* [READING TEXT]
Inflation is most galling and apparent when it hits stuff that is supposed to be affordable. The $5 gallon of gas, the $5.55 Little Ceasars pizza, the $15.50-a-month Netflix subscription. Earlier this month, Bring a Trailer sold the vehicular equivalent in the form of a $5,775 “beater” Miata.
Relative to $200k Porsche 912s and $350k Mega Cruisers, the sum isn’t that impressive. In fact, it’s the least-expensive Miata sold on the popular platform this month. Yet when you consider the details—the car was an automatic with rust coming through the rear rocker panels—the mind reels. Ten years ago, this was a “$2500 OBO” Craigslist listing with a grainy rear three-quarters shot, the owner’s finger obscuring the license plate. Just three years ago, the Hagerty Price Guide would have pegged an automatic car in this condition (let’s call it a #3-, or a driver that needs attention) somewhere around $4000.
Like that improbable $28 Taco Bell order you may have read about, there are confounding factors here. The Miata has been rising for a decade, and this one was on a platform known for attracting eyeballs and big bucks. Also, who doesn’t like Mariner blue? The Miata isn’t the only affordable car that has become markedly less so: The Hagerty 100, our index tracking values of the hundred most-insured vehicles in our price guide, briefly crested $50,000 during the summer, up some 25 percent from 2019.

* [DATA SEGMENT]
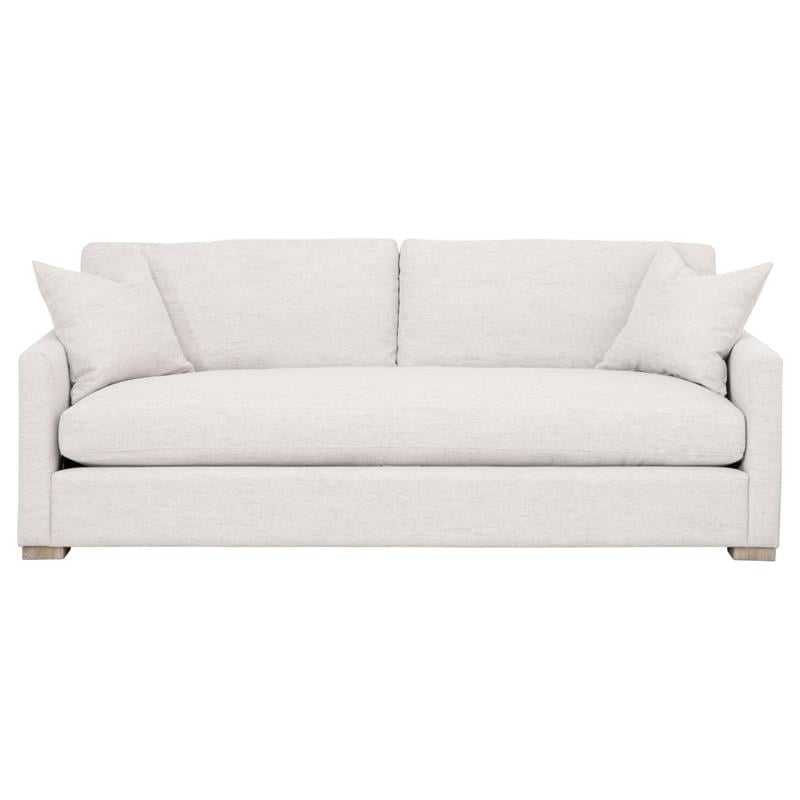 Maklaine Contemporary Transitional 86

* [TASKS TO PERFORM]
1 – Name every vehicle model mentioned in the article on Miata prices above.
2 – According to the article on Miata prices, around what value would the Hagerty Price Guide have given an automatic Miata in that condition three years ago?

* [RESULTS OF THE TASKS]
1 – Miata, Porsche 912, Mega Cruiser

2 – Around $4000.